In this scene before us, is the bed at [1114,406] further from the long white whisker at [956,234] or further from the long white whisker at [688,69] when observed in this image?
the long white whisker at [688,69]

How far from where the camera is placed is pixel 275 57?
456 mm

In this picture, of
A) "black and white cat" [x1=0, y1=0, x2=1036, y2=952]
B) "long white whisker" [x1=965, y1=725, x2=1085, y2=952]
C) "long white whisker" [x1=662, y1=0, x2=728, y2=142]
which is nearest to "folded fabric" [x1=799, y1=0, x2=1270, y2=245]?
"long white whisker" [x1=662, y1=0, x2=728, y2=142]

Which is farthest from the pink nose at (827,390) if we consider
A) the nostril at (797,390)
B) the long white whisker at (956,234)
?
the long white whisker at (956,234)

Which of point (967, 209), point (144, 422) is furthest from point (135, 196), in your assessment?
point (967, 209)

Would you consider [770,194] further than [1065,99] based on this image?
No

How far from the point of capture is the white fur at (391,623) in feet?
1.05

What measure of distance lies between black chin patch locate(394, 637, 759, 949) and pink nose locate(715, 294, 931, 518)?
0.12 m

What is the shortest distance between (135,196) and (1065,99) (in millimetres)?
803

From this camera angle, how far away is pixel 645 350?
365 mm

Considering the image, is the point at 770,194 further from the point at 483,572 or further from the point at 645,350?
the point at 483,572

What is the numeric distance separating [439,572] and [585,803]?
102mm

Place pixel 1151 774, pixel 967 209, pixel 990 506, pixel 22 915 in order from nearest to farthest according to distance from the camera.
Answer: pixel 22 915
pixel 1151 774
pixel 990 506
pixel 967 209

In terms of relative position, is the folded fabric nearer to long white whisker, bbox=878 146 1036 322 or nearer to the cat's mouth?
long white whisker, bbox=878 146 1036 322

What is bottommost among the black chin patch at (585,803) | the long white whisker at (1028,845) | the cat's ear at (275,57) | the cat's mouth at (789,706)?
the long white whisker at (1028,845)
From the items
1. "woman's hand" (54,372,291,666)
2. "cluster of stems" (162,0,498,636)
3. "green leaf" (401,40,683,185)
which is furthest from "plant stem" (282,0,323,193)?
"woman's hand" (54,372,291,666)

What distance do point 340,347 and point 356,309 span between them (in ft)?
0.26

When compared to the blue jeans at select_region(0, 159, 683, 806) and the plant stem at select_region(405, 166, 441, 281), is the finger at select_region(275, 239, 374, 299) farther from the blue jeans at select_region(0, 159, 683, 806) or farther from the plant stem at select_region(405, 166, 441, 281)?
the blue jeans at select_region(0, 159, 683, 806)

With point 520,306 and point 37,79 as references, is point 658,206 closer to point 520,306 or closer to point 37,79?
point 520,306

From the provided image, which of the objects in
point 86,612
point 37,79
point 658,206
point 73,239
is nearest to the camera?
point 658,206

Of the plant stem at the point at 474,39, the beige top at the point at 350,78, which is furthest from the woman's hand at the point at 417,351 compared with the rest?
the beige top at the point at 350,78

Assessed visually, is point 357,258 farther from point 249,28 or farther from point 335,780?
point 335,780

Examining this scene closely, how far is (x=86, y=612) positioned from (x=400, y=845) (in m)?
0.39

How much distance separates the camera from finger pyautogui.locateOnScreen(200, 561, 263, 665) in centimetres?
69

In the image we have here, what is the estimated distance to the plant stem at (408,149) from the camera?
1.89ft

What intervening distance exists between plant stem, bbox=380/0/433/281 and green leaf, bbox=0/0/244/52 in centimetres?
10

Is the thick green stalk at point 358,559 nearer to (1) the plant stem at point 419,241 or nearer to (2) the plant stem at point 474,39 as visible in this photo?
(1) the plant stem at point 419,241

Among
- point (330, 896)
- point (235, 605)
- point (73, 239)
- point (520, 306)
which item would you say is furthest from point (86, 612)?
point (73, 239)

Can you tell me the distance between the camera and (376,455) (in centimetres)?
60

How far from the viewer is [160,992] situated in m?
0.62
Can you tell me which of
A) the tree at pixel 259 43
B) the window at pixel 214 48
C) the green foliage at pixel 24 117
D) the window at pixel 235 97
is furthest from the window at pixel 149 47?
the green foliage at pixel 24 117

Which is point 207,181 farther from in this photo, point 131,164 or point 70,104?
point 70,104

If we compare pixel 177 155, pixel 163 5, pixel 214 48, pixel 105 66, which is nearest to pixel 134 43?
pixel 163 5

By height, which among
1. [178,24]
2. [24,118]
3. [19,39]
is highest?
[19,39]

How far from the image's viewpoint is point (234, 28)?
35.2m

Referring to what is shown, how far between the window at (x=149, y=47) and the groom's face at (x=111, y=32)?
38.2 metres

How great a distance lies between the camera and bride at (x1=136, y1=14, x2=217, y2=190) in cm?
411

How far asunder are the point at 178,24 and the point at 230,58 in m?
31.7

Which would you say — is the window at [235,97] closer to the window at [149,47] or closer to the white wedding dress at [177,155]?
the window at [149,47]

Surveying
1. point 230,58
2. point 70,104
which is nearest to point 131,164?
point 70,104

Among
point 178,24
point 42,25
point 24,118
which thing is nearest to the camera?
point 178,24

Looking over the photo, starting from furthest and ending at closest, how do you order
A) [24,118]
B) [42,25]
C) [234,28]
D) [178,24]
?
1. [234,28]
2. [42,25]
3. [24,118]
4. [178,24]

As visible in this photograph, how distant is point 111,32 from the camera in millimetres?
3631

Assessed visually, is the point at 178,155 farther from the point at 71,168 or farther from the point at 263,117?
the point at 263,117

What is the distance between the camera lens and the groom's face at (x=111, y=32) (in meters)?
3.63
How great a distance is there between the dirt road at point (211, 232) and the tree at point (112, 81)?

**Job**
Look above for the line containing "Looking over the", then transcribe it and all lines after it through the last, exactly and with nothing else.

**Response**
Looking over the photo, starting from furthest and ending at closest, how do you order
A) [24,118]
B) [42,25]
C) [234,28]
D) [178,24]
?
1. [234,28]
2. [42,25]
3. [24,118]
4. [178,24]

As visible in this photograph, how distant is point 111,32 from the camera in millimetres?
3631

Assessed visually, is the point at 178,155 farther from the point at 71,168 or farther from the point at 263,117?
the point at 263,117

What is the distance between the camera lens and the groom's face at (x=111, y=32) (in meters)?
3.63
How great a distance is there between the dirt road at point (211, 232) and the tree at point (112, 81)?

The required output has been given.